Latent topic-driven cyber intelligence model for tactics, techniques, and procedures (TTPs) detection using hybrid framework and Birch-inspired optimisation.
Musaed Mutared Alanazi, Ainuddin Wahid Abdul Wahab, Mohd Yamani Idna Idris
Abstract
Open AccessEarly disruption of Advanced Persistent Threat (APT) campaigns hinges on recognising the attackers' tactics, techniques and procedures (TTPs), which remain stable even after individual indicators of compromise (IOC) are rotated. Most prior studies derive such patterns from vendor-curated cyber-threat-intelligence reports, sources that can reflect commercial or geopolitical bias. To reduce this bias, a corpus of 2,097 malware samples confidently attributed to ten established APT groups was assembled, and every sample was detonated in a high-fidelity sandbox.
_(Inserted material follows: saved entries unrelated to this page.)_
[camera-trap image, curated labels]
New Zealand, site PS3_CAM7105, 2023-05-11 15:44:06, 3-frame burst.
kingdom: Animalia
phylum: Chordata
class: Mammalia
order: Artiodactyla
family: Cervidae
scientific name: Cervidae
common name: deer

The sandbox generates lengthy, unstructured text traces that capture both static artefacts and dynamic behaviour. The contributions are fourfold: this bias-reduced malware-TTP corpus is published, LTDCT-TTPDBIO is introduced to turn raw sandbox logs into precise ATT&CK labels with low latency, and an extensive comparative evaluation is provided that links TTP prevalence to APT groups' capabilities. These raw traces are then processed by LTDCT-TTPDBIO, a latent-topic model tuned with a Birch-inspired optimiser and paired with a random-forest classifier, which converts them into precise MITRE ATT&CK labels in about 1.45 min per sample. This latency is roughly 4.5 times shorter than the fastest baseline and six to eight times shorter than recent transformer- and graph-based approaches, yet the model still delivers the best detection quality. With an 80-20 train-test split, it reaches an accuracy of 95.33%, a precision of 97.32%, a recall of 94.61% and an F1-score of 95.65%; with a 70-30 split, the F1-score climbs to 95.78%. These figures outperform the eight baseline algorithms evaluated in this study, with the highest F1-score among them being 93.38%. The resulting structured behaviour ground-truth dataset quantifies how malware and tactics are distributed across the ten APT groups. It pinpoints the most frequently observed techniques together with their defensive implications. Efficient extraction of TTPs from raw sandbox text therefore offers a durable and bias-resistant foundation for proactive APT defence.